To be that, you really need to have a brief idea about the subjects and their syllabus which you are going to study. To have a good secured job, you need to have at least 8+ CGPA in your engineering. So in this article, I am going to give you brief idea about syllabus of microprocessor which you have to study in 6th semester of B.Tech. In every subject of B.Tech, there are 5 units in each subject.

SYLLABUS OF MICROPROCESSOR AND COMPUTER ARCHITECTURE

Syllabus of microprocessor and computer architecture includes 5 units which are as:

1. Unit 1 : Introduction to 8085 Microprocessor Architecture
2. Unit 2 : 8085 Microprocessor Instructions
3. Unit 3 : 8085 Microprocessor Interfacing
4. Unit 4 : 8086 Microprocessor Architecture and Instruction Set
5. Unit 5 : Basic Computer Architecture and Types of Memory

Unit 1: Introduction to 8085 Microprocessor Architecture

This unit includes the following topics:

• Central Processing Unit (CPU) - CPU, Brain of Computer is the most important part of a computer as it is responsible for performing all the arithmetic and logical operations and also controls the computer system. When CPU was fabricated on single chip then this was called MICROPROCESSOR. A computer with a microprocessor as its CPU is known as a Microcomputer. When CPU reads the bit patterns one at a time, it initiates appropriate micro programs through the control unit, and performs the task specified in the instructions.
• Input / Output Devices - Input devices are devices that bring information into a computer while output devices are devices that bring information out of a computer. Input devices accept data and instructions from the user or from another computer system. Examples of input devices are keyboard or switches or analog to digital converters. Output devices return processed data back to the user or to another computer system. Input / Output devices are also known as peripheral devices and the process of attaching the devices to microprocessor is known as interfacing. It helps in two way communication between microprocessor and peripheral devices.
• Bus Organization - Bus can be defined as a group of wires which carry bits and are the communication path between the microprocessor and peripherals. Buses can be categorized into:
  1.Address Bus: It is used to carry 16-bit address. It is a group of 16 lines for an 8-bit microprocessor. It is unidirectional as the information transfers from microprocessor to I/O elements or memory.
  2.Data Bus: It can be defined as group of data lines used for data flow. Generally, they are eight in number. It is bi-directional in nature as data can flow is both directions, to or from the microprocessor.
  3.Control Bus: It is a combination of control lines which carry synchronization signals and provide timing signals. It is basically responsible for receiving and generating various signals for coordination and control of various operations involving external devices.
• Buffers - Buffer is a logic device that is just responsible for transferring data from input to output and it amplifies the current or power.

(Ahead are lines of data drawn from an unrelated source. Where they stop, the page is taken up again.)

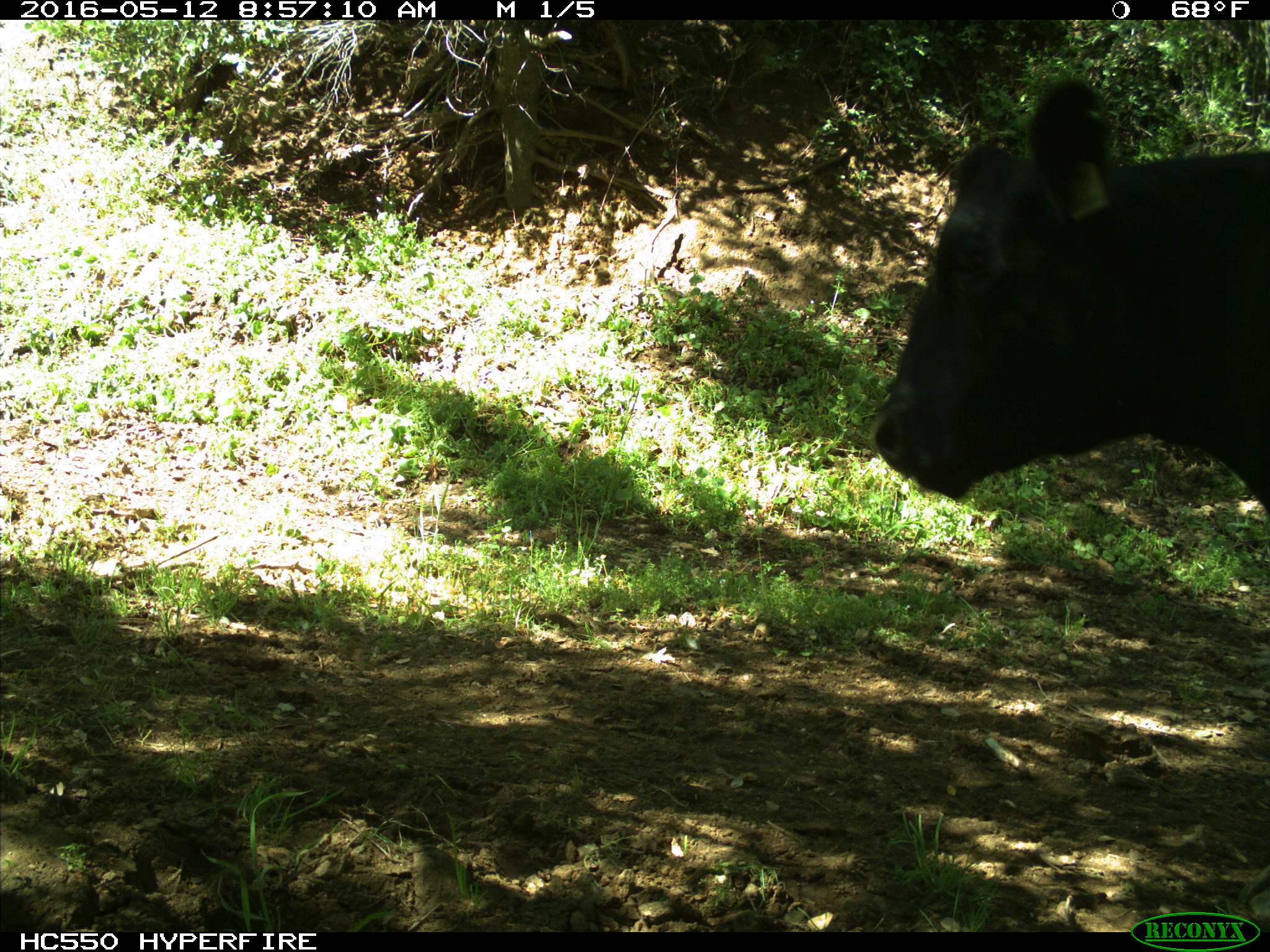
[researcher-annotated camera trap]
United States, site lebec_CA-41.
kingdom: Animalia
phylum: Chordata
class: Mammalia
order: Artiodactyla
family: Bovidae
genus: Bos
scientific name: Bos taurus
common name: domestic cow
Bos taurus (domestic cow).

It has one input and one output line. Buffer is used primarily to increase the driving capability of a logic circuit and hence it is also called as driver.
• Encoders - An encoder is a combinational logic circuit that essentially performs a 'reverse' decoder function. It accepts an active level on one of its inputs representing a digit, such as a decimal or octal digit, and converts it to a coded output such as Binary or BCD.
• Decoders - Decoder is used to detect the presence of a specified combination of bits (code) on its inputs and to indicate that presence by a specified output level.
• Latches - Latch is the simplest kind of sequential circuits that has only 2 states. It is a memory cell, which is capable of storing one bit of information. When the microprocessor sends an output, data are available on the data bus for only a few microseconds, therefore a latch is used to hold data for display.
• Pins and signals - 8085 is 40 pin microprocessor. There is a brief introduction of each and every pin.
• Registers - Register is a group of predefined memory location which is used to store data and result.
• Interrupt - It is a process by which some external device or peripheral informs microprocessor to become ready for data communication with the help of accepting the request made.

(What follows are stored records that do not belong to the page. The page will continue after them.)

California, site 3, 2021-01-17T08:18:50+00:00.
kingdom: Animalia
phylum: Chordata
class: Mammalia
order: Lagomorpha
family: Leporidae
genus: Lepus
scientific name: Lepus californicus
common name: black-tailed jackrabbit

Unit 2: 8085 Microprocessor Instructions

An instruction can be defined as a command issued in the form of a binary pattern to perform the assigned task on a specified data. Group of instructions is known as instruction set which decides the function of microprocessor. Each instruction consist of two parts: first part is called OPCODE and the second as OPERAND.
Opcode specifies the function to be performed and operand provides the data to be operated on. 8085 microprocessor instruction set has 74 operation codes that result in 246 instructions. 8085 instructions can be classified into following five functional groups:

1. Data Transfer/ Copy Operations - These types of instructions transfer data from source to destination, without modifying the contents of the source. Data Transfer can take place between registers, between a memory location and a register, between an I/O device and accumulator. Examples are MOV, MVI, LXI, LDA, STA, LHLD, SHLD, LDAX, STAX and XCHG.
2.  Arithmetic Operations - These instructions are responsible for performing arithmetic operations like addition, subtraction, increment and decrement. Addition includes addition between any 8 bit numbers / the contents of register / the contents of memory location and contents of accumulator and the sum will be stored in accumulator. Same process is done in case of subtraction. Increment/ Decrement means 8 bit number/ contents of a register or a memory location can be incremented/ decremented by one and same is the case with 16 bits contents of register pair. Examples are ADD, ADI, ACI, DAD, ADC, SUB, SBI, SBB, INR, INX, DAA, DCR and DCX.
3. Logical Operations - These type of instructions are used for performing logical operations like AND, OR, EX-OR, rotate, compare and complement with the contents of accumulator. Results are stored in accumulator. Examples are ANA, ANI, ORA, ORI, XRA, XRI, CMA, CMC, STC, CMP, RLC, RRC, RAL and RAR.
4. Branching Control Operations - These types of instructions can change the sequence of program either conditionally or unconditionally. Conditional instructions can make the program to jump to that particular memory location if condition is satisfied while unconditional instructions will always make the program to jump as soon as the instruction arrives. Examples are JMP, JZ, JNZ, JC, JNC, JP, JPE, JM, JPO, CALL, RET, RST, PCHL.
5. Stack, I/O & Machine Control Operations - These instructions communicate with Input/ Output Ports and control machine functions such as Halt, Interrupt, or do nothing. In this port address of Input & Output devices are exchanged with accumulator. Examples are IN, OUT, PUSH, POP, HLT, XTHL, SPHL, NOP

And then, you will study various addressing modes of 8085 which are immediate addressing, Register addressing, Direct addressing, Indirect addressing, Implied/ Inherent/ Implicit addressing. Programming is taught using these instructions and addressing modes. Subroutine is also studied. Subroutine is a group of instructions that performs a subtask (e.g.: time delay or arithmetic operations) of repeated occurrence.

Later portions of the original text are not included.